Her curiosity was quickly drowned out by the anger of having her home intruded upon.
“Who the hell are you?” she asked. “How did you get in here?”
He stared at her through the mask, his breath coming out in sharp gasps as he rocked from side to side.
“Christ’s sake, we’ve got a moron here or something.” She glared at the kid, trying to figure out who it was. He had to be from the neighborhood, but behind the mask she couldn’t tell for sure. “Are you just going to stand there like an idiot? What are we doing here?”
For the briefest moment, Marissa thought he was going to start walking forward but he just rocked back onto his heels and stayed put, incomprehension glowing behind those eyes.
“Do you live around here?”
“Are you friends with someone in the neighborhood?”
“Where are your parents?”
The situation had extended beyond odd and was now infuriating her. She was about to take a step forward to grab the kid when the knife came around from behind, gripped in the tiny little hand. And for as much as she wanted this to simply be a prop that came with the costume, as she looked at it, she immediately realized that was not the case. This did not look like a cheap piece of plastic that most toys of this ilk would be made of. It was hard steel, stained up and down with dried blood. The hand that held it flexed on the handle, as if it was about to raise the blade to strike.
Marissa took in several breaths to try and calm herself before stepping forward. She had to control the situation, stay calm and try to figure out what this kid needed. She reached out to try and place her hand on the handle of the blade, but just before she got there, it pulled away from her smoothly. The look of rage in those eyes behind the mask made her breath catch in her throat.

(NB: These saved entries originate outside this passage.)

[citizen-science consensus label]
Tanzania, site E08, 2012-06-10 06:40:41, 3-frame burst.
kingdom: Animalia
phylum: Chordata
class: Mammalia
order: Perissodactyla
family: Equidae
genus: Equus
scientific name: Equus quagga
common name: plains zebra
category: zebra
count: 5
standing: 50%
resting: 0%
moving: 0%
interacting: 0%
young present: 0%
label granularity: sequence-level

Maybe it was the mask. The kid was hiding behind it and acting out in ways that he might not do otherwise. She needed to shake him out of his daze and this might be the only way to do it. Moving her hands slowly, holding them open to show she didn’t intend to hurt him, she reached up and felt around on the back of his head for a zipper or Velcro or a seam. Anything that would dislodge the thing from the kid’s face.
She found nothing.
The swirl of silence in her head became deafening, as she heard the kid’s breathing grow in volume. The eyes looking up at her had a bright red glow to them that she hadn’t noticed before. She had immediately taken the eyes as being behind a mask, but they were actually sunken down into skin that looked inhuman. The rage baked off the thing in waves and in the blink of a moment, all she could think about was the knife, still held in its hand. She turned to run, but before she could get more than a step, a hand that she couldn’t believe she had ever taken as human snaked around and grabbed her from behind. It pulled her in close, enfolding her in the stink of its breath and cutting off the scream rising to her lips on the sharpened edge of cold steel.